* TASK DESCRIPTION *
Copy out the mailing list reply about the direction of HBCK2 below word for word, in full.

* QUOTED PASSAGE *
______
Re: [DISCUSS] Direction of HBCK2

Wellington Chevreuil Mon, 03 Jun 2019 05:19:56 -0700

My take from this discussion is that some problems are worth adding "simple
to use" hbck2 commands (such as the meta missing regions one), while some
simpler/less critical problems could have recipes for using current
available commands documented. I suppose HBASE-21745 should be use for
triage of recurring/potential problems and discuss ideal solution (if it
should either demand a new hbck2 command, or can be a documented recipe).


Em qui, 30 de mai de 2019 às 22:17, Josh Elser <els...@apache.org> escreveu:

> Great! Thanks for clarifying.
>
> Script-able (and recipes for the common-ish problems -- both those we
> know and those we don't) are definitely goals in my head.
>
> On 5/30/19 5:06 PM, Andrew Purtell wrote:
> > Composable tools are fine if simple and scriptable.
> >
> > If you read the thread I think my complaint justifiable. It is not that
> they are lacking. It is that they are lacking and the response to the
> concern is breezy “oh just do this <thing that requires dev with deep
> knowledge>”. Just so we are clear what I am criticizing. Someone needs to
> call out in no uncertain terms how operator unfriendly this position is
> whether intentional or not.
______
* INFORMATION PROVIDED *

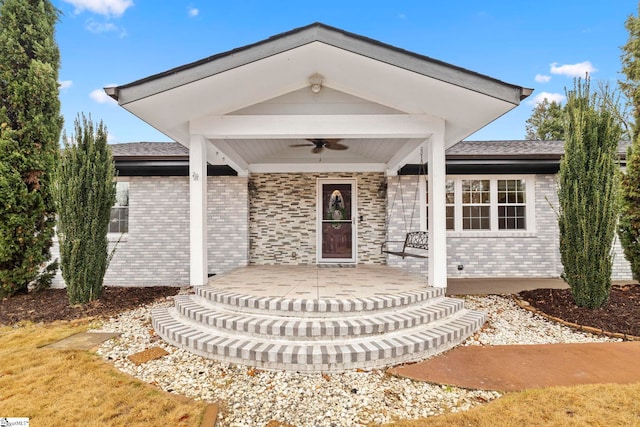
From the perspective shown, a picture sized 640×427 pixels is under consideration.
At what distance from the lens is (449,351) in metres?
3.54

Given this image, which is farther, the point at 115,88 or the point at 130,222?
the point at 130,222

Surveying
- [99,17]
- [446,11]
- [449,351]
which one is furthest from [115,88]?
[446,11]

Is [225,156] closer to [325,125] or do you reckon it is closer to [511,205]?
[325,125]

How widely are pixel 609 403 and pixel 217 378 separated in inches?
128

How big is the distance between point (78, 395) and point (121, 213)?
6080mm

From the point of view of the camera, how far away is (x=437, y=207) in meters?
4.80

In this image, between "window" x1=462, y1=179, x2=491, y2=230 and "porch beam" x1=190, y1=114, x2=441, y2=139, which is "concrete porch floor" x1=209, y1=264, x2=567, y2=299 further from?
"porch beam" x1=190, y1=114, x2=441, y2=139

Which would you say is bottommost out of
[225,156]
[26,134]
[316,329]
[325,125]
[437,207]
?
[316,329]

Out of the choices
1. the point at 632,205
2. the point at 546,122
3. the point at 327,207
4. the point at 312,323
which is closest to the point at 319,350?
the point at 312,323

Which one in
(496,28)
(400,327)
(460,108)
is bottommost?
(400,327)

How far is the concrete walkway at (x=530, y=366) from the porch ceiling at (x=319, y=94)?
2.97 meters

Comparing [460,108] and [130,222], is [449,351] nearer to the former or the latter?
[460,108]

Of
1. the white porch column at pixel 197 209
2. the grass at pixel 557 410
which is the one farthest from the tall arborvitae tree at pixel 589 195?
the white porch column at pixel 197 209

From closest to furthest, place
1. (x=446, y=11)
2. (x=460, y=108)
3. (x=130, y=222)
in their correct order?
(x=460, y=108) < (x=130, y=222) < (x=446, y=11)
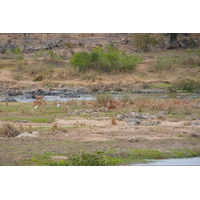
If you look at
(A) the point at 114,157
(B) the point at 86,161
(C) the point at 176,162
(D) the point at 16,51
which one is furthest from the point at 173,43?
(B) the point at 86,161

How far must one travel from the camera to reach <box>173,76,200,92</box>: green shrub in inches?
778

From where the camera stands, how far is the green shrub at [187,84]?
19.8 metres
______
* EXERCISE ANSWER *
Re: [DISCUSS] Direction of HBCK2

Wellington Chevreuil Mon, 03 Jun 2019 05:19:56 -0700

My take from this discussion is that some problems are worth adding "simple
to use" hbck2 commands (such as the meta missing regions one), while some
simpler/less critical problems could have recipes for using current
available commands documented. I suppose HBASE-21745 should be use for
triage of recurring/potential problems and discuss ideal solution (if it
should either demand a new hbck2 command, or can be a documented recipe).


Em qui, 30 de mai de 2019 às 22:17, Josh Elser <els...@apache.org> escreveu:

> Great! Thanks for clarifying.
>
> Script-able (and recipes for the common-ish problems -- both those we
> know and those we don't) are definitely goals in my head.
>
> On 5/30/19 5:06 PM, Andrew Purtell wrote:
> > Composable tools are fine if simple and scriptable.
> >
> > If you read the thread I think my complaint justifiable. It is not that
> they are lacking. It is that they are lacking and the response to the
> concern is breezy “oh just do this <thing that requires dev with deep
> knowledge>”. Just so we are clear what I am criticizing. Someone needs to
> call out in no uncertain terms how operator unfriendly this position is
> whether intentional or not.